WORK TO BE COMPLETED → Out of the listing below, copy every line that carries the string "trials".

--- START ---

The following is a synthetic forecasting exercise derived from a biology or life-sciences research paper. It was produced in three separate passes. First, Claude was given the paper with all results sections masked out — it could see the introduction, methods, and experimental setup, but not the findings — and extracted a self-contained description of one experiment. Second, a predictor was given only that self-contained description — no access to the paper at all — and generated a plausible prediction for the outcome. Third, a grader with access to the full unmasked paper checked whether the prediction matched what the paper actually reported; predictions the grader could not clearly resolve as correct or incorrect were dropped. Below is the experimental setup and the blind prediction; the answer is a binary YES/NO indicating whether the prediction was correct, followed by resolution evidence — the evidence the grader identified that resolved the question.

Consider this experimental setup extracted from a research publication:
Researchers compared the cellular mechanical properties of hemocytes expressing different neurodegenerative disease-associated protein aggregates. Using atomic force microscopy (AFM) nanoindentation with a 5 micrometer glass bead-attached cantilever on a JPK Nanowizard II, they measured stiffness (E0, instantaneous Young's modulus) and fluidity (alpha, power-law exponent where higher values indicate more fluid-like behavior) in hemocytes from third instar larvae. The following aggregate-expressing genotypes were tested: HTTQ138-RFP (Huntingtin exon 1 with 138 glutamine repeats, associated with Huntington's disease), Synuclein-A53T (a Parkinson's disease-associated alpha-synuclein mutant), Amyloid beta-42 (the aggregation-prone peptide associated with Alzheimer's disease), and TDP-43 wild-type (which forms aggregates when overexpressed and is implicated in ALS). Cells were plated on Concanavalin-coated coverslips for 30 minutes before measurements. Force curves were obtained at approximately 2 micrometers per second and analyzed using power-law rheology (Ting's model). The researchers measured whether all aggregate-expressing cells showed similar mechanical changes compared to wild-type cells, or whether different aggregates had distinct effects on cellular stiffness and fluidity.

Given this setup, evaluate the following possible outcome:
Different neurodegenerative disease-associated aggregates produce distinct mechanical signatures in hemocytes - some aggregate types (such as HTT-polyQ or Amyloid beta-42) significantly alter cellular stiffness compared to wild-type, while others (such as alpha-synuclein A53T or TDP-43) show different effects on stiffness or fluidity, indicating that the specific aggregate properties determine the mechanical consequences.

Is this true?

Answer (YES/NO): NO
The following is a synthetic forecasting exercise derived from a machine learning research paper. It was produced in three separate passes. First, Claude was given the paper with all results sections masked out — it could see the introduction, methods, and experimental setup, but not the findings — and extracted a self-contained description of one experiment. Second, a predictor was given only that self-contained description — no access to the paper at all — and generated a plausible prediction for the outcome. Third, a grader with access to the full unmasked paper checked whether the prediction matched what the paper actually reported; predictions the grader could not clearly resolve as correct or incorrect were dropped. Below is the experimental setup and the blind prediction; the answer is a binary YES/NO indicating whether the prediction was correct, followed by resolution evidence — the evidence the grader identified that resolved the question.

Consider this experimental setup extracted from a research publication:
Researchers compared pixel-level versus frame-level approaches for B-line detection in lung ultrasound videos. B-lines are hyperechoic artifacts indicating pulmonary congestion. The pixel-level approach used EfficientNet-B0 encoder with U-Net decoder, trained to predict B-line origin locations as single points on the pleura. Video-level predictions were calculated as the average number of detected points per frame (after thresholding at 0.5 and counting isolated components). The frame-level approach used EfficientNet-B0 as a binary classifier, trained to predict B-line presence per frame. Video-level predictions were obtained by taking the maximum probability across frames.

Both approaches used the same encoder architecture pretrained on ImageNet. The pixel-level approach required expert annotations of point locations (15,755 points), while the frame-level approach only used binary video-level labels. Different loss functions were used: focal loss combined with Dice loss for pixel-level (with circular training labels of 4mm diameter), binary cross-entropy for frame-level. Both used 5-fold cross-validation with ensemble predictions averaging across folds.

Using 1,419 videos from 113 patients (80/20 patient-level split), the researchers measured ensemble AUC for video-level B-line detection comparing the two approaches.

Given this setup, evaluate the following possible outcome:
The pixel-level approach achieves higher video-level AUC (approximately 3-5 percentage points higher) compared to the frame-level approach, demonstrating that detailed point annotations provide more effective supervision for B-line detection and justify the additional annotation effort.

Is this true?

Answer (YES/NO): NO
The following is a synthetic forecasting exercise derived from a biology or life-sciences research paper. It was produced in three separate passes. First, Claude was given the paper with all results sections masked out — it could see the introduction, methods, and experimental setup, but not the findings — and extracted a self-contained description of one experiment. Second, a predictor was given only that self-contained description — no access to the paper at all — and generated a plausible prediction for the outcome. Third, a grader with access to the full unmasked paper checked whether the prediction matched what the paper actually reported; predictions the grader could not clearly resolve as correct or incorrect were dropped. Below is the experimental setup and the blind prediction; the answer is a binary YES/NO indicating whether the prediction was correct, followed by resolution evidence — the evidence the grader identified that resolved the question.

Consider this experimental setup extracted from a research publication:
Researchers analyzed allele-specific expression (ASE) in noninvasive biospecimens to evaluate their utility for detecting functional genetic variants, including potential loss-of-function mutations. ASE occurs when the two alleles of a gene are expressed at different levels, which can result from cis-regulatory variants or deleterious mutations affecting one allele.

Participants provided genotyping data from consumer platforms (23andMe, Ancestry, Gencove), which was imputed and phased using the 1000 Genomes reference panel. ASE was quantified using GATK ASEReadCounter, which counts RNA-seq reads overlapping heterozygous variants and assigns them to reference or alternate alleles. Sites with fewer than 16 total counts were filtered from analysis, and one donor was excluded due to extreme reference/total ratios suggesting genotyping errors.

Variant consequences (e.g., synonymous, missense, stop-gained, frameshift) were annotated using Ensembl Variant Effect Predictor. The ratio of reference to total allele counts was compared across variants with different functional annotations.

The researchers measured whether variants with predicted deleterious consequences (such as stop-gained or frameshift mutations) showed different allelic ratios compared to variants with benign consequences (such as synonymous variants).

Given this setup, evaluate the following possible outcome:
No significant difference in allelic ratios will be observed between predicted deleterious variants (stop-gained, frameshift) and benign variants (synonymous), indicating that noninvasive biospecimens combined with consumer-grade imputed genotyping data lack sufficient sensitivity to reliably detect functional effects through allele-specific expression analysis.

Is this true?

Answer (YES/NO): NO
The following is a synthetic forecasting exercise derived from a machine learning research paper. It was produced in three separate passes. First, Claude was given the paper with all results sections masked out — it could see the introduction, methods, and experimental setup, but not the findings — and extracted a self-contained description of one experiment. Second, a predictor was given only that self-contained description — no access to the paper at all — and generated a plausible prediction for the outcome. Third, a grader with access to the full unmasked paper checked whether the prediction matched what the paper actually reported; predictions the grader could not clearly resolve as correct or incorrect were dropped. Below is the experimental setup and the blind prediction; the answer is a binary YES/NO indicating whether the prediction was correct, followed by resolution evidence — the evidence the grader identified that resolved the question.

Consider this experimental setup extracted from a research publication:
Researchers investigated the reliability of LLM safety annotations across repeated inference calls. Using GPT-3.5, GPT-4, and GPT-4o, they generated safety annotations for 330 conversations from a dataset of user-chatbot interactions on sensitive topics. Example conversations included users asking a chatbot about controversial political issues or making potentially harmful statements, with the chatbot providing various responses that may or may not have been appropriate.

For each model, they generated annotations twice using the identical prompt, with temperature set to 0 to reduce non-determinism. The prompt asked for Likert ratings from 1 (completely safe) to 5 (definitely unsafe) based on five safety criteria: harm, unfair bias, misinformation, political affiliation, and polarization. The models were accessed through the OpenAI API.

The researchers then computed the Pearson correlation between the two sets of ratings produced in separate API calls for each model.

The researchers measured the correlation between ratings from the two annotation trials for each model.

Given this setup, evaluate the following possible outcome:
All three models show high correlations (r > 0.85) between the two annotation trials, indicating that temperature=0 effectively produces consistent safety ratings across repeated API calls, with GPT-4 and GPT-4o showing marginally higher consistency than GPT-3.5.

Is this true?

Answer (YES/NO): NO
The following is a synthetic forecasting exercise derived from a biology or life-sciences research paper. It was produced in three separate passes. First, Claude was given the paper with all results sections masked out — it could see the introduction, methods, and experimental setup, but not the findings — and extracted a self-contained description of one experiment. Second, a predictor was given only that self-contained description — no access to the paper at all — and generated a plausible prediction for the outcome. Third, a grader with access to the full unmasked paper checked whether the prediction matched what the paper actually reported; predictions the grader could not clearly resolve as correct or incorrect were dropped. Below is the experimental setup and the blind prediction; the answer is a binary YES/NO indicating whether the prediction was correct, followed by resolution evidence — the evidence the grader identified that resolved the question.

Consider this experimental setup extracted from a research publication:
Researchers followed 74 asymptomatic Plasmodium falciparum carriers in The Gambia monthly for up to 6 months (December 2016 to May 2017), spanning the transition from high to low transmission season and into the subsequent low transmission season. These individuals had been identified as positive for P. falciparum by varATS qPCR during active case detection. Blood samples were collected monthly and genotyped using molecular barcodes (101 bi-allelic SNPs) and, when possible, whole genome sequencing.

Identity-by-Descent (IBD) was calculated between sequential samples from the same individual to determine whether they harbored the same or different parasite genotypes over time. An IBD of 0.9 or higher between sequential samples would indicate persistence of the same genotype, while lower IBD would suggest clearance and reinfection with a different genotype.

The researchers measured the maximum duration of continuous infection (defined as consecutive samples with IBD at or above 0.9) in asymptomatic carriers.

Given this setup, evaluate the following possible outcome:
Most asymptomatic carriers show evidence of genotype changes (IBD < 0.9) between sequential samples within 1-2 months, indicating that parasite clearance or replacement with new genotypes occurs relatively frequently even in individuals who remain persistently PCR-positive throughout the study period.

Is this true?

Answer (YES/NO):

--- END ---

ANSWER SPACE →
The researchers measured the correlation between ratings from the two annotation trials for each model.
All three models show high correlations (r > 0.85) between the two annotation trials, indicating that temperature=0 effectively produces consistent safety ratings across repeated API calls, with GPT-4 and GPT-4o showing marginally higher consistency than GPT-3.5.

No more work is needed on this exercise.